▶ _Was zu tun ist_:
(1) Bringe alle Zeilen der Datensätze in eine Markdown-Tabelle mit den Spalten „Nummer“ und „Zeile“ und lass dabei Leerzeilen sowie die Bilder weg.
(2) Führe das Urteil zur Unterhaltspflicht der Eltern nach seinem letzten Satz weiter.

▶ _Vorliegender Textauszug_:
* * * * *

Sammlung der Entscheidungen des Schweizerischen Bundesgerichts
Collection des arrêts du Tribunal fédéral suisse
Raccolta delle decisioni del Tribunale federale svizzero

BGE 104 II 293



104 II 293

50. Auszug aus dem Urteil der II. Zivilabteilung vom 5. Oktober 1978
i.S. G. gegen B. Regeste

    Art. 277 Abs. 2 ZGB; Dauer der Unterhaltspflicht der Eltern.

    Es bedeutet keine Verletzung von Bundesrecht, wenn die
Unterhaltspflicht der Eltern über die Mündigkeit des Kindes hinaus bis
zum Abschluss seiner Ausbildung nicht im Urteilsdispositiv, sondern nur
in den Urteilserwägungen festgehalten wird. Dies gilt auf jeden Fall dann,
wenn bei Erlass des Urteils noch nicht im entferntesten feststeht, ob das
Kind seine Ausbildung bei Erreichung der Mündigkeit abgeschlossen haben
werde oder nicht.

Sachverhalt

    A.- Der am 12. Oktober 1969 geborene G. leitete anfangs 1970 gegen
B. eine Vaterschaftsklage ein. Das Bezirksgericht Zürich verpflichtete
den Beklagten mit Urteil vom 2. November 1976, dem Kläger bis zu dessen
vollendetem 18. Altersjahr monatlich Fr. 180.- zuzüglich allfällige
Kinderzulagen zu zahlen. Der Kläger beantragte mit einer Berufung, die
Unterhaltsbeiträge seien mit Wirkung ab 1. April 1977 zu indexieren. Das
Obergericht des Kantons Zürich erblickte darin eine unzulässige
Klageerweiterung und wies diesen Antrag mit Beschluss vom 29. April
1977 ab. Das Kassationsgericht des Kantons Zürich hob am 7. Juli 1977
diesen Beschluss auf und wies die Sache zur materiellen Beurteilung der
erweiterten Klage an das Obergericht zurück.

* * * * *

▶ _Datenauszug_:

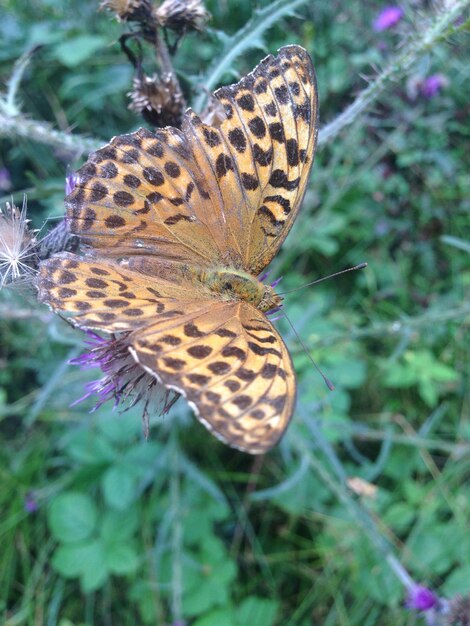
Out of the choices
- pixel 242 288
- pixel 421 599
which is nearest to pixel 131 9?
pixel 242 288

* * * * *

▶ _Ergebnisse je Aufgabe_:
(1)
| Nummer | Zeile |
|---|---|
| 1 | Out of the choices |
| 2 | - pixel 242 288 |
| 3 | - pixel 421 599 |
| 4 | which is nearest to pixel 131 9? |
| 5 | pixel 242 288 |

(2)
    Am 6. Januar 1978 stellte der Kläger in Anwendung von Art. 13 SchlT
ZGB den Antrag, es sei das Kindesverhältnis zwischen ihm und dem Beklagten
festzustellen und der Beklagte sei in Abänderung des Klagebegehrens zu
verpflichten, die eingeklagten Unterhaltsbeiträge bis zur Mündigkeit
des Kindes und weiterhin, bis seine Ausbildung ordentlicherweise
abgeschlossen werden kann, zu erbringen. Das Obergericht des Kantons
Zürich stellte mit Urteil vom 17. März 1978 fest, dass mit Wirkung ab
1. Januar 1978 zwischen dem Kläger und dem Beklagten das Kindesverhältnis
bestehe. Es verpflichtete den Beklagten als Vater des Klägers zur Zahlung
von monatlichen Unterhaltsbeiträgen von Fr. 180.- von der Geburt des
Klägers an bis zum 31. Dezember 1977 und von Fr. 270.- ab 1. Januar 1978
bis zur Mündigkeit des Klägers, zuzüglich allfällige Kinderzulagen.
Die ab 1. Januar 1978 zu leistenden Unterhaltsbeiträge wurden mit einer
Indexklausel versehen.

    Gegen das Urteil des Obergerichts erhob der Kläger sowohl eine
kantonalrechtliche Nichtigkeitsbeschwerde, die vom Kassationsgericht des
Kantons Zürich am 20. Juni 1978 abgewiesen wurde, soweit darauf einzutreten
war, als auch eine Berufung an das Bundesgericht. Mit dieser wurde
beantragt, die dem Beklagten auferlegte Unterhaltspflicht sei nicht auf
den Zeitpunkt, in dem die Mündigkeit des Klägers eintritt, zu beschränken,
sondern der Beklagte sei in Entsprechung des klägerischen Begehrens zu
verpflichten, den Unterhaltsbeitrag weiterhin, bis die Ausbildung des
Kindes ordentlicherweise abgeschlossen werden kann, zu erbringen.

    Das Bundesgericht weist die Berufung ab.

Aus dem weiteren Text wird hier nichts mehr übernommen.